AMP für E-Mails – Google startet offiziellen Launch

Bereits vor einem Jahr wurde das AMP für E-Mails Feature angekündigt, jetzt hat Google Worten Taten folgen lassen. Seit kurzem ist das Feature für „Accelerated Mobile Pages for Email“ kurz AMP von Google offiziell gelauncht. Das Feature soll E-Mails von den Inhalten her dynamischer machen, ähnlich wie man es vom Surfen auf einer Website kennt. Interaktionen des Empfängers in der E-Mail sollen so innerhalb der E-Mail-Inhalte durch navigieren, surfen und klicken erstmals möglich gemacht werden.

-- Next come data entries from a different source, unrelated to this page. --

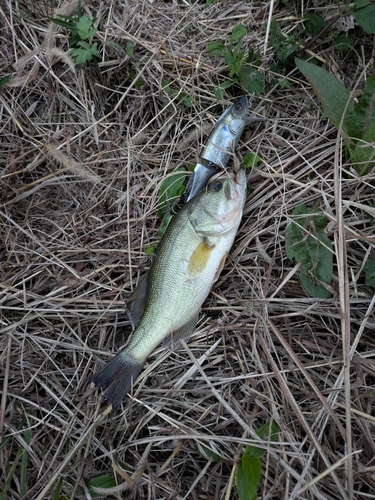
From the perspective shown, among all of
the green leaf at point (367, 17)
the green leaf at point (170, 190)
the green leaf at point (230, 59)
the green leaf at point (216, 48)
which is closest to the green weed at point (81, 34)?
the green leaf at point (216, 48)

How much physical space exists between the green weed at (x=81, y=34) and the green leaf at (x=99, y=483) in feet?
9.01

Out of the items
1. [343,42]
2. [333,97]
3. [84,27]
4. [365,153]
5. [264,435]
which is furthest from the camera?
[84,27]

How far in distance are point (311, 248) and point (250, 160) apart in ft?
2.32

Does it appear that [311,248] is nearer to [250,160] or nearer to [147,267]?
[250,160]

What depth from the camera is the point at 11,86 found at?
3092 millimetres

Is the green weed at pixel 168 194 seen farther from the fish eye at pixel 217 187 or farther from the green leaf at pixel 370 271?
the green leaf at pixel 370 271

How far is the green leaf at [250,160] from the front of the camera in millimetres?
2551

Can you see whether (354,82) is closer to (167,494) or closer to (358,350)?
(358,350)

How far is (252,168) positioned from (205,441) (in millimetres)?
1673

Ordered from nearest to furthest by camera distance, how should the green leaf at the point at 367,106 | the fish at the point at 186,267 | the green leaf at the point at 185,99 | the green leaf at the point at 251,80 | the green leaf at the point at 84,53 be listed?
the green leaf at the point at 367,106 → the fish at the point at 186,267 → the green leaf at the point at 251,80 → the green leaf at the point at 185,99 → the green leaf at the point at 84,53

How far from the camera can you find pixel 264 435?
2.11m

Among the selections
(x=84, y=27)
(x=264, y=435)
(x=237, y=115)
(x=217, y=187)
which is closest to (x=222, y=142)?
(x=237, y=115)

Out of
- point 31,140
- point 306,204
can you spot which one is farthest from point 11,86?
point 306,204

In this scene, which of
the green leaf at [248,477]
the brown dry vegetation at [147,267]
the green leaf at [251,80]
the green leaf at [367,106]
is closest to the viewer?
the green leaf at [248,477]
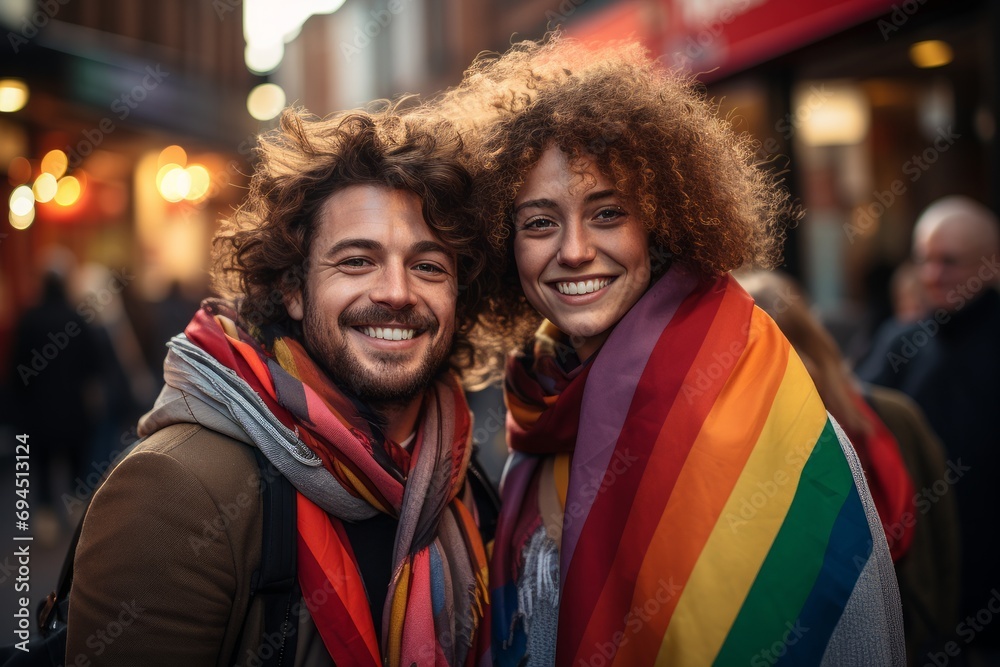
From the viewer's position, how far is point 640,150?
250 centimetres

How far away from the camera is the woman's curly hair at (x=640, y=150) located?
2477 millimetres

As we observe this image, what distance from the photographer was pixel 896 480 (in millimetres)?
2982

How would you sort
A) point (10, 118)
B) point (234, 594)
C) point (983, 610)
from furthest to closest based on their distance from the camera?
point (10, 118), point (983, 610), point (234, 594)

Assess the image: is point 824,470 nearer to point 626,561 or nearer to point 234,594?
point 626,561

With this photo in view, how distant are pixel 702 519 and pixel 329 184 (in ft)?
5.02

AMP für E-Mails: Mehr als nur Link-Klicks

Während sich die Darstellung des Internets rasant geändert hat, haben sich die Inhalte von E-Mails über die letzten zehn Jahre nicht groß geändert. Seit Jahren beschränkt sich die Interaktionsmöglichkeit für Empfänger auf das Klicken auf weiterführende Links. Mit AMP für E-Mails will Google also die E-Mail nahezu revolutionieren. Inhalte wie das Ausfüllen von Fragebögen, das Antworten auf Kommentare und das Surfen in Online-Shops sollen jetzt möglich sein. Standard-AMP-Features wie Formulare, Listen und Carousel, welche bereits aus der Webseitenentwicklung bekannt sein dürften, werden nun auch in der Mail unterstützt. Die Nutzererfahrung beim Surfverhalten von Webseiten soll also komplett in der AMP E-Mail ermöglicht werden und durch dynamische Inhalte, die auf Interaktion reagieren, komplett abbildbar werden.

Große Partner beim Start von AMP für E-Mails mit dabei

Das AMP für E-Mails interessant ist, zeigt die große Liste an Partnerunternehmen, die zum Start direkt mit dabei sind. Pinterest, Booking.com oder Doodle nutzen das neue Format bereits und dürften zur Verbreitung desselbigen stark beitragen. Zwar bemängeln Kritiker das Vorgehen, Webseiteninhalte jetzt auch in E-Mails zu übertragen und geben den Ratschlag, einfach schneller ladende AMP in den Webseiten selber zu entwickeln, die Marketingpotenziale dieses neuen Features dürften aber nichtsdestotrotz für einen großen Anklang in den Abteilungen des jeweiligen Unternehmens sorgen.